Task item:
Each of the following records is to be printed verbatim.

Data shown:

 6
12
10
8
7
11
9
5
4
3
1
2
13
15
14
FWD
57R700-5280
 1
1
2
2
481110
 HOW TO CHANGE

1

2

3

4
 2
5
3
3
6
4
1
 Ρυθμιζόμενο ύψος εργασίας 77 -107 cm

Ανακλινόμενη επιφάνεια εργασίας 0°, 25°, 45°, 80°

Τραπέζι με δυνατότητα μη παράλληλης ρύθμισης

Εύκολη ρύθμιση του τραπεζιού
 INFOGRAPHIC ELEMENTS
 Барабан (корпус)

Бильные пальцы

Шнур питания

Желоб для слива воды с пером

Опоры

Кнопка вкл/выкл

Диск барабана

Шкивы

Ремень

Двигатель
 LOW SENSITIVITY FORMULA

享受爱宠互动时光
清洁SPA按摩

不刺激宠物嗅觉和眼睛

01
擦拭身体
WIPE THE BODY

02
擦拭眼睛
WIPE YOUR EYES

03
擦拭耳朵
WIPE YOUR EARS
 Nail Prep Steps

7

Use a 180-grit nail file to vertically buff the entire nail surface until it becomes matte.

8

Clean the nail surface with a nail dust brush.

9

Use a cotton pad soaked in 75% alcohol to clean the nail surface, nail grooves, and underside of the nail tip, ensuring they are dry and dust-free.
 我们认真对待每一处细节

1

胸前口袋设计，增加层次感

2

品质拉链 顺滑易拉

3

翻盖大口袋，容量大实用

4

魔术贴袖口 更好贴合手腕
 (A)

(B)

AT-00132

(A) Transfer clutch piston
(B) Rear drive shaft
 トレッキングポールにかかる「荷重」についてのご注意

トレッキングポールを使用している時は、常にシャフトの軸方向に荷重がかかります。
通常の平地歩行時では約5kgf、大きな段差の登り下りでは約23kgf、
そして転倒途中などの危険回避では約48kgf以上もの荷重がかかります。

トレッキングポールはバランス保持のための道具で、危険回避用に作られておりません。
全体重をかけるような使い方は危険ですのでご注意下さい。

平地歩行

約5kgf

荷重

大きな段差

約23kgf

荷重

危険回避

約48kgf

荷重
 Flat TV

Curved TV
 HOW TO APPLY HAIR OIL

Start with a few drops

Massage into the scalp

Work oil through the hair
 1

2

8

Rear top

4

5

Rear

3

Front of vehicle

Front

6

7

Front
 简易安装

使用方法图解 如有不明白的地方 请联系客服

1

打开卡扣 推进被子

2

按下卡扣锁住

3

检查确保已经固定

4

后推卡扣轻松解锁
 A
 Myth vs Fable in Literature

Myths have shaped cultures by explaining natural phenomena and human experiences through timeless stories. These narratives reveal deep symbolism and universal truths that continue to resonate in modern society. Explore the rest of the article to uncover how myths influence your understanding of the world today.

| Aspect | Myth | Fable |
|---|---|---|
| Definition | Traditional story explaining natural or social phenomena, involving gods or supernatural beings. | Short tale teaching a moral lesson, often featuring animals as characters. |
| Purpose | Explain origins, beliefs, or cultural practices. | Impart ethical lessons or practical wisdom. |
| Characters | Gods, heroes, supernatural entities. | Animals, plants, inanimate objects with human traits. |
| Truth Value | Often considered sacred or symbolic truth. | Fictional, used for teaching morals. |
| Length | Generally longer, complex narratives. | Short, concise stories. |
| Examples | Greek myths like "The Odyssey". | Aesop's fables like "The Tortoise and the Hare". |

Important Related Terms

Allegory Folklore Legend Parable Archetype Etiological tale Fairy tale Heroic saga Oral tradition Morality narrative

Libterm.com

Answer space:
 6
12
10
8
7
11
9
5
4
3
1
2
13
15
14
FWD
57R700-5280
 1
1
2
2
481110
 HOW TO CHANGE

1

2

3

4
 2
5
3
3
6
4
1
 Ρυθμιζόμενο ύψος εργασίας 77 -107 cm

Ανακλινόμενη επιφάνεια εργασίας 0°, 25°, 45°, 80°

Τραπέζι με δυνατότητα μη παράλληλης ρύθμισης

Εύκολη ρύθμιση του τραπεζιού
 INFOGRAPHIC ELEMENTS
 Барабан (корпус)

Бильные пальцы

Шнур питания

Желоб для слива воды с пером

Опоры

Кнопка вкл/выкл

Диск барабана

Шкивы

Ремень

Двигатель
 LOW SENSITIVITY FORMULA

享受爱宠互动时光
清洁SPA按摩

不刺激宠物嗅觉和眼睛

01
擦拭身体
WIPE THE BODY

02
擦拭眼睛
WIPE YOUR EYES

03
擦拭耳朵
WIPE YOUR EARS
 Nail Prep Steps

7

Use a 180-grit nail file to vertically buff the entire nail surface until it becomes matte.

8

Clean the nail surface with a nail dust brush.

9

Use a cotton pad soaked in 75% alcohol to clean the nail surface, nail grooves, and underside of the nail tip, ensuring they are dry and dust-free.
 我们认真对待每一处细节

1

胸前口袋设计，增加层次感

2

品质拉链 顺滑易拉

3

翻盖大口袋，容量大实用

4

魔术贴袖口 更好贴合手腕
 (A)

(B)

AT-00132

(A) Transfer clutch piston
(B) Rear drive shaft
 トレッキングポールにかかる「荷重」についてのご注意

トレッキングポールを使用している時は、常にシャフトの軸方向に荷重がかかります。
通常の平地歩行時では約5kgf、大きな段差の登り下りでは約23kgf、
そして転倒途中などの危険回避では約48kgf以上もの荷重がかかります。

トレッキングポールはバランス保持のための道具で、危険回避用に作られておりません。
全体重をかけるような使い方は危険ですのでご注意下さい。

平地歩行

約5kgf

荷重

大きな段差

約23kgf

荷重

危険回避

約48kgf

荷重
 Flat TV

Curved TV
 HOW TO APPLY HAIR OIL

Start with a few drops

Massage into the scalp

Work oil through the hair
 1

2

8

Rear top

4

5

Rear

3

Front of vehicle

Front

6

7

Front
 简易安装

使用方法图解 如有不明白的地方 请联系客服

1

打开卡扣 推进被子

2

按下卡扣锁住

3

检查确保已经固定

4

后推卡扣轻松解锁
 A
 Myth vs Fable in Literature

Myths have shaped cultures by explaining natural phenomena and human experiences through timeless stories. These narratives reveal deep symbolism and universal truths that continue to resonate in modern society. Explore the rest of the article to uncover how myths influence your understanding of the world today.

| Aspect | Myth | Fable |
|---|---|---|
| Definition | Traditional story explaining natural or social phenomena, involving gods or supernatural beings. | Short tale teaching a moral lesson, often featuring animals as characters. |
| Purpose | Explain origins, beliefs, or cultural practices. | Impart ethical lessons or practical wisdom. |
| Characters | Gods, heroes, supernatural entities. | Animals, plants, inanimate objects with human traits. |
| Truth Value | Often considered sacred or symbolic truth. | Fictional, used for teaching morals. |
| Length | Generally longer, complex narratives. | Short, concise stories. |
| Examples | Greek myths like "The Odyssey". | Aesop's fables like "The Tortoise and the Hare". |

Important Related Terms

Allegory Folklore Legend Parable Archetype Etiological tale Fairy tale Heroic saga Oral tradition Morality narrative

Libterm.com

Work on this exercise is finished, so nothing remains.